**What to work on:**
(A) Can you sum up the cleft lip text in two sentences?
(B) Could you print the cleft lip text from "Cleft lip, according" to "in the womb."?

**Source document:**
************

Brian Kitone, 10, from Mubende District will forever be grateful for the day he met a kind stranger. “One day, as we came from the well, a man saw Brian and stopped to talk to us. He said Brian’s lip could be fixed if only we found our way to the hospital,” Grace Samanya, his sister, shares.
“The next hurdle was getting transport to CoRSU Hospital in Entebbe but through a pastor, we not only got it but also money for feeding while there,” Samanya says.
New to Kampala and unsure of what to expect, they are forever thankful to the taxi that took them to the hospital and the official that welcomed them. “We were admitted and Brian’s surgery was scheduled. After a few days, we were discharged with medicine to quicken the healing process.”
Cleft lip, according to Dr Joseph Mbuga, a plastic and reconstructive surgeon, is a condition in which a baby is born with a split/opening in the lip while cleft palate is where the split or opening is on the roof of the mouth. It is a result of failure of fusion or union of the tissues that make the face during the first eight weeks of development of the baby in the womb.

************

**Material provided:**
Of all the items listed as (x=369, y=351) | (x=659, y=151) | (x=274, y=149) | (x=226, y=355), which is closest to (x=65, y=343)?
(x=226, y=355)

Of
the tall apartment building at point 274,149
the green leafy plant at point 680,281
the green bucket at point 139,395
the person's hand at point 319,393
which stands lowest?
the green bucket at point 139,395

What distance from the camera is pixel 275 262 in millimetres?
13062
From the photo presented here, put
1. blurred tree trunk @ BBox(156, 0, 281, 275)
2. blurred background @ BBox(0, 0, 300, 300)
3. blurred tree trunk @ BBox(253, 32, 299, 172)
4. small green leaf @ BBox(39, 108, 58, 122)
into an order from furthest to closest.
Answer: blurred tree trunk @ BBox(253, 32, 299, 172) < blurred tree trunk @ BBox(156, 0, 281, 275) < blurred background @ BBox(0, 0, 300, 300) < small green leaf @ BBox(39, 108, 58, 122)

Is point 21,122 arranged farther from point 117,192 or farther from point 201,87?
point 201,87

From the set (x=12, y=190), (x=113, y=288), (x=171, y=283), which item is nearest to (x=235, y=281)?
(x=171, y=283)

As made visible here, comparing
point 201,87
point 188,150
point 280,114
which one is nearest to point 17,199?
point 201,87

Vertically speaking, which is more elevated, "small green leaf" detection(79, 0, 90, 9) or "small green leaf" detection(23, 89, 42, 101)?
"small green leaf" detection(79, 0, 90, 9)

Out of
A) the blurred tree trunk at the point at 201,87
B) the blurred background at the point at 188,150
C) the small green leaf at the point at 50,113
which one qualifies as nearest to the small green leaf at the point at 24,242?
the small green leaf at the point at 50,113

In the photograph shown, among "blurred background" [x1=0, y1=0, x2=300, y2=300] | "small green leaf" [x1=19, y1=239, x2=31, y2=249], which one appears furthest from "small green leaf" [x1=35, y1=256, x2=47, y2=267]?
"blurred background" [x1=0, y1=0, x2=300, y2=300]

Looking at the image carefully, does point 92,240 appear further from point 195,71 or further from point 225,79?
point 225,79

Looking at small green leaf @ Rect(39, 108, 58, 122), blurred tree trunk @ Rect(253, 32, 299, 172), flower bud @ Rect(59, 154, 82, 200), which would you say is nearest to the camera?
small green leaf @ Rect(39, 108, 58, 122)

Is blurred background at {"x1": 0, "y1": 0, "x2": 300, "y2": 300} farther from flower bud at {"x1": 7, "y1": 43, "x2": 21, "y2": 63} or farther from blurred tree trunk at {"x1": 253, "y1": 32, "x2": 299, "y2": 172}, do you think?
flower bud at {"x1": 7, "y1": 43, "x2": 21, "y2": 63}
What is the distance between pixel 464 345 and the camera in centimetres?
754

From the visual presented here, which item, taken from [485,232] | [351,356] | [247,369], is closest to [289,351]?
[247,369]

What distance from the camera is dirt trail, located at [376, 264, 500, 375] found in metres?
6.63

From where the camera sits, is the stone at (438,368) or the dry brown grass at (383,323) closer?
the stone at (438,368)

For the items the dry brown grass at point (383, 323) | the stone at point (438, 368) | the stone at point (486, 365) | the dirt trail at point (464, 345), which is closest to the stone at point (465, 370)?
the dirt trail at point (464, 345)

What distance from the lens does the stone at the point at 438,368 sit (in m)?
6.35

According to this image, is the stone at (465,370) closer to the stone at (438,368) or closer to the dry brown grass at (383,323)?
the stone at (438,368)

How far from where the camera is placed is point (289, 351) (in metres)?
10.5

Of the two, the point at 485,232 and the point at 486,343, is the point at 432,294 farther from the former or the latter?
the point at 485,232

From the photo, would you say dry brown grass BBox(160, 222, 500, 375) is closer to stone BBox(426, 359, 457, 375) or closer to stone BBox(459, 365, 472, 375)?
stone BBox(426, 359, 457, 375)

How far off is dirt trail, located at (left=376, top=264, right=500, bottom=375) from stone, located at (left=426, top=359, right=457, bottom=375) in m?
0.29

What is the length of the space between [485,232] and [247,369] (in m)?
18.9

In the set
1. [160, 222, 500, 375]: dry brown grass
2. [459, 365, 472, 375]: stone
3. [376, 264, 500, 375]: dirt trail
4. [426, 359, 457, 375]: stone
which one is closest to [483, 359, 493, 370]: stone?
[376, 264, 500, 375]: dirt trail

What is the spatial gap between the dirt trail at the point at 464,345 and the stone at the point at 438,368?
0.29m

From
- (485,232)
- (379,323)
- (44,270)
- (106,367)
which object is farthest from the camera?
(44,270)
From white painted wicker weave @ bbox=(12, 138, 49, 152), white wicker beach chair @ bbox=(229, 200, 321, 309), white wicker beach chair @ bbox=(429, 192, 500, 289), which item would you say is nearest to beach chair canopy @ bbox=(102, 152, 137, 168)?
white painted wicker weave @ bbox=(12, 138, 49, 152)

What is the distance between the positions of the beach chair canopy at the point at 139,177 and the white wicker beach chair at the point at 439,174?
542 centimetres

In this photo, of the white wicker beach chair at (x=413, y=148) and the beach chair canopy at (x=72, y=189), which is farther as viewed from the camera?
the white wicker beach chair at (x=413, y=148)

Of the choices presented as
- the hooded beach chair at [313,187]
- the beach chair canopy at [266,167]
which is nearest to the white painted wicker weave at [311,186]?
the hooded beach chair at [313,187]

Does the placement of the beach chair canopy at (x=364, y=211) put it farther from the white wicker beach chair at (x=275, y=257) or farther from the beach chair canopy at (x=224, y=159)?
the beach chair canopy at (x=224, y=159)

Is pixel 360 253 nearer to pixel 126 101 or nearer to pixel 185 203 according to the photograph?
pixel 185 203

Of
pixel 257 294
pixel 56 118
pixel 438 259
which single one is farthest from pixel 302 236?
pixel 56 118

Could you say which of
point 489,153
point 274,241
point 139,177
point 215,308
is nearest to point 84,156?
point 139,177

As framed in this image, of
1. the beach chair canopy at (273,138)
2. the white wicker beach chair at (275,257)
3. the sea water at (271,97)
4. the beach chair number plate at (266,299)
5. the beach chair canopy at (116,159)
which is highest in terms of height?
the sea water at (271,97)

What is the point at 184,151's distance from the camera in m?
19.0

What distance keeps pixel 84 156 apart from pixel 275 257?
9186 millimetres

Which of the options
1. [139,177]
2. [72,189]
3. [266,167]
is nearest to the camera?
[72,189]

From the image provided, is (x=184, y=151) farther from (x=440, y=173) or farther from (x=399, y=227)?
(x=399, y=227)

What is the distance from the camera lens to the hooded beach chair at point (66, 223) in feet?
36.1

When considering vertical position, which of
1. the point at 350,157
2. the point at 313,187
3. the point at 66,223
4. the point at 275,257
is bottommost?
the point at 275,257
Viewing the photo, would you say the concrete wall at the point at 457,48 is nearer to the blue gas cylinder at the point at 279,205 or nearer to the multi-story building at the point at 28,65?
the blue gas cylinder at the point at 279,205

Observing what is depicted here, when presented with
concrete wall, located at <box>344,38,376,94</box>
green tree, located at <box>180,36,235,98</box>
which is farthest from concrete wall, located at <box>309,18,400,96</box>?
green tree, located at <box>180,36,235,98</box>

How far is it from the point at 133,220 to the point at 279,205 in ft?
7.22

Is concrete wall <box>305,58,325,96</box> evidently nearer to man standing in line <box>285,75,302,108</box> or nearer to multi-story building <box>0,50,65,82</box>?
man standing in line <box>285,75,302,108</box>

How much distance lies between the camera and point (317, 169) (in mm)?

************

**Responses by task:**
(A) A stranger told the family of Brian Kitone, 10, from Mubende District, that his lip could be fixed at a hospital, and with transport and feeding money obtained through a pastor, Brian was admitted to CoRSU Hospital in Entebbe for surgery. Plastic and reconstructive surgeon Dr Joseph Mbuga explains that cleft lip is a split or opening in a baby's lip at birth, resulting from failure of the face's tissues to fuse during the first eight weeks of development in the womb.

(B)
Cleft lip, according to Dr Joseph Mbuga, a plastic and reconstructive surgeon, is a condition in which a baby is born with a split/opening in the lip while cleft palate is where the split or opening is on the roof of the mouth. It is a result of failure of fusion or union of the tissues that make the face during the first eight weeks of development of the baby in the womb.